FacilitatorClinical Professor

It is great that you are in so many different types of schools. Are you finding differences between them? Which schools seem to have the most promise with your approach?

## Julie Steimle

Lead PresenterProgram Director, CEEMS

Evan, we have had the most success in schools where several teachers have participated in CEEMS. It helps when they can collaborate with others right in their buildings. A few of our participating middle schools practice team teaching, which means that the same group of students have the same language arts, math, science, and social studies teachers. In those buildings the math and science teachers have been able to collaborate and “team teach” engineering design units with the math teacher focusing on the math content and the science teacher focusing on the science content.

However, generally speaking, the remote rural schools have appreciated CEEMS the most. I think this is partially due to the fact that they do not have many other outside partnerships due to the distance from universities and businesses. We wrote a paper about our impact in rural schools that will be presented at the upcoming ASEE Conference.

## Jim Boyd

CEEMS seems like a great way get kids to engage in STEM. Thanks for all the great information in the comments too!

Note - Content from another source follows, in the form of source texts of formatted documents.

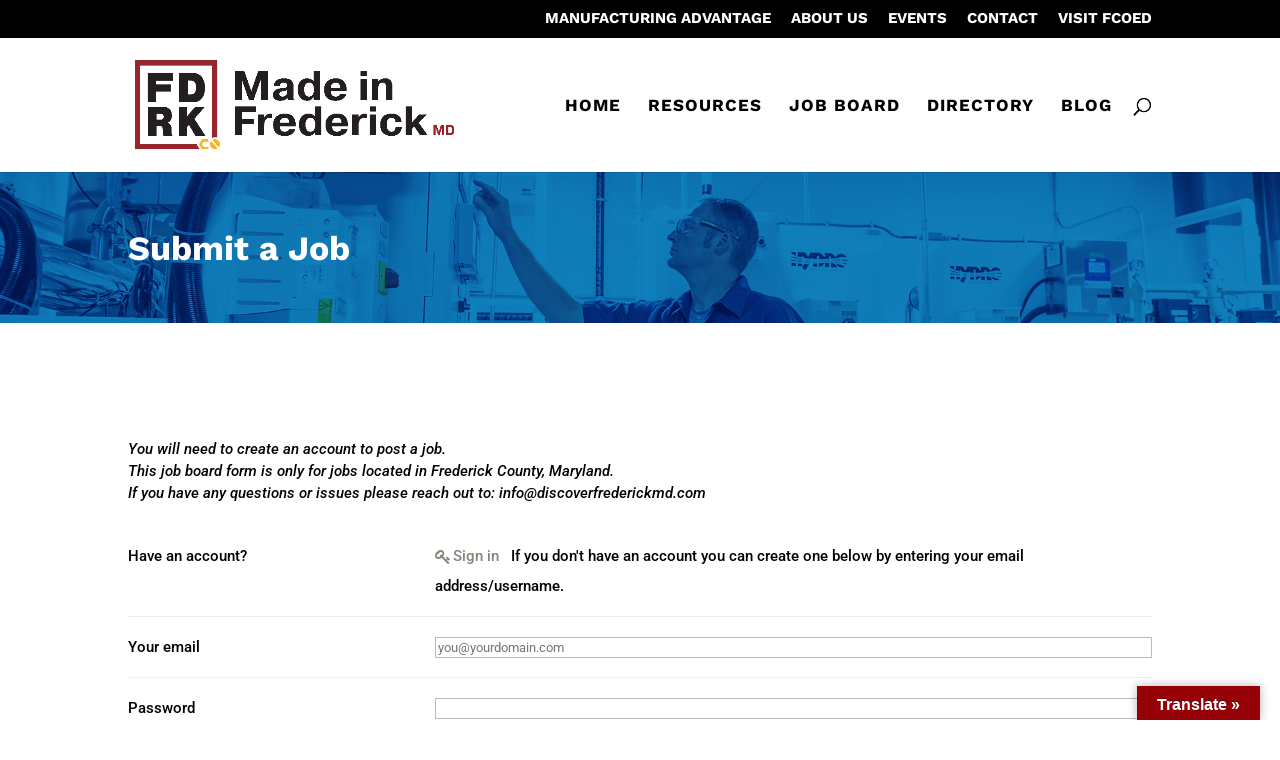

--- FILE ---
content_type: application/javascript; charset=UTF-8
request_url: https://madeinfrederickmd.com/wp-content/plugins/wp-job-manager/assets/dist/js/term-multiselect.js?ver=4c20aab20315e88c5df8
body_size: -472
content:
jQuery((function(e){e.isFunction(e.fn.select2)&&"undefined"!=typeof job_manager_select2_args&&e(".job-manager-category-dropdown:visible").select2(job_manager_select2_args)}));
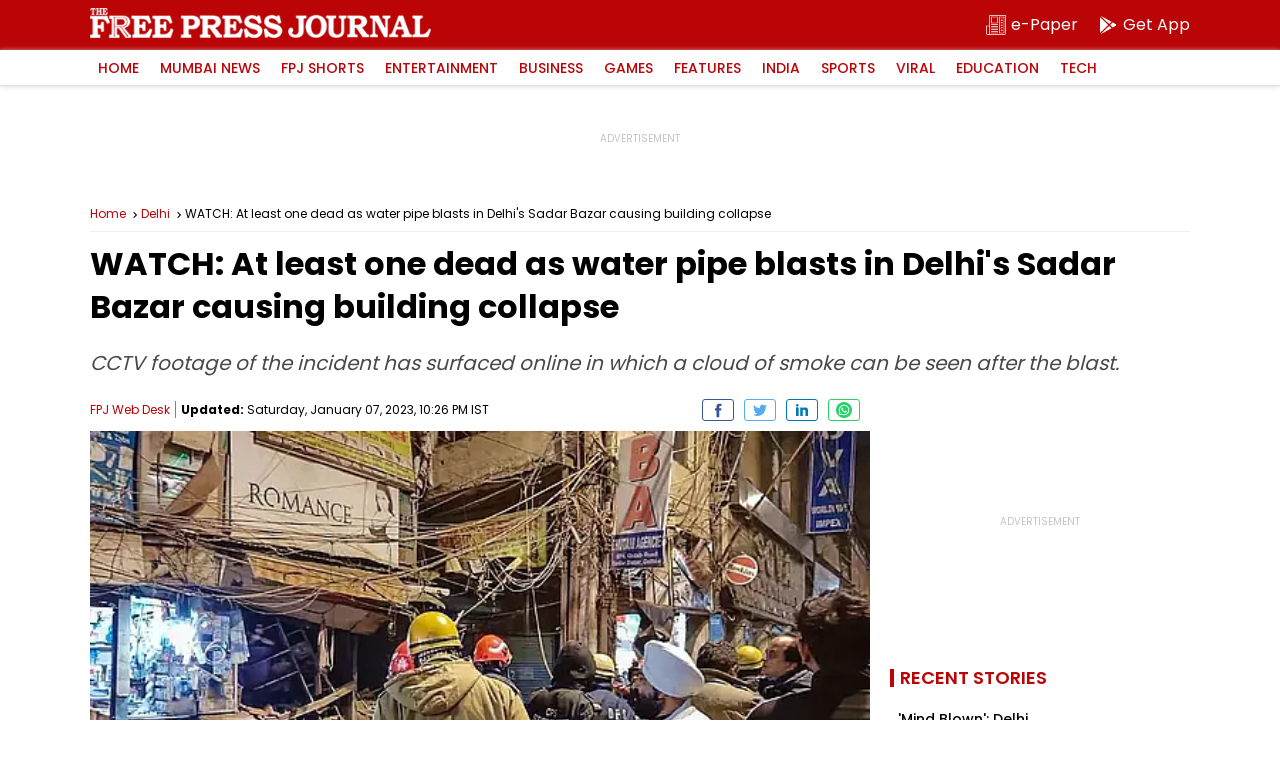

--- FILE ---
content_type: text/html; charset=utf-8
request_url: https://www.google.com/recaptcha/api2/aframe
body_size: 267
content:
<!DOCTYPE HTML><html><head><meta http-equiv="content-type" content="text/html; charset=UTF-8"></head><body><script nonce="D5KoxZTls8DV59swv_PsaQ">/** Anti-fraud and anti-abuse applications only. See google.com/recaptcha */ try{var clients={'sodar':'https://pagead2.googlesyndication.com/pagead/sodar?'};window.addEventListener("message",function(a){try{if(a.source===window.parent){var b=JSON.parse(a.data);var c=clients[b['id']];if(c){var d=document.createElement('img');d.src=c+b['params']+'&rc='+(localStorage.getItem("rc::a")?sessionStorage.getItem("rc::b"):"");window.document.body.appendChild(d);sessionStorage.setItem("rc::e",parseInt(sessionStorage.getItem("rc::e")||0)+1);localStorage.setItem("rc::h",'1769085134152');}}}catch(b){}});window.parent.postMessage("_grecaptcha_ready", "*");}catch(b){}</script></body></html>

--- FILE ---
content_type: application/javascript; charset=utf-8
request_url: https://fundingchoicesmessages.google.com/f/AGSKWxVzsEBmJB099TpsJldy9n3bC5yTaOm6otw9cLg9A0VuzrZ1xLxQjy5THlr6jTjb4EGTUOqW6VcfPUPWVj3_pgg18QabPurBNSgt9DTJn3fnHSlAotzlQyqT_xDXDFuHcQ32SguH5m5B9FFMICZtOonmDek6yekG-j0EIsNXVfD_qUP-B-Vdnf2g_eUB/_-sync2ad-/default_adv..question_page_content:-abp-has(div:-abp-contains(promoted))/ico-ad-/24adscript.
body_size: -1289
content:
window['7de4c6b8-f742-4975-bb2c-f120e82409b0'] = true;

Is there any sort of followup process or training for teachers who have been through the program? It sounds like they are able to track progress of their students. Is there formalized tools they use for that, or just personal assessment of students?

## Julie Steimle

Lead PresenterProgram Director, CEEMS

Jim, that is a great question. Unfortunately, we do not track the students’ progress beyond their participation in the program. However, we do follow the teachers and survey them to see if they are still following the pedagogies they learned through CEEMS.

Further posting is closed as the showcase has ended.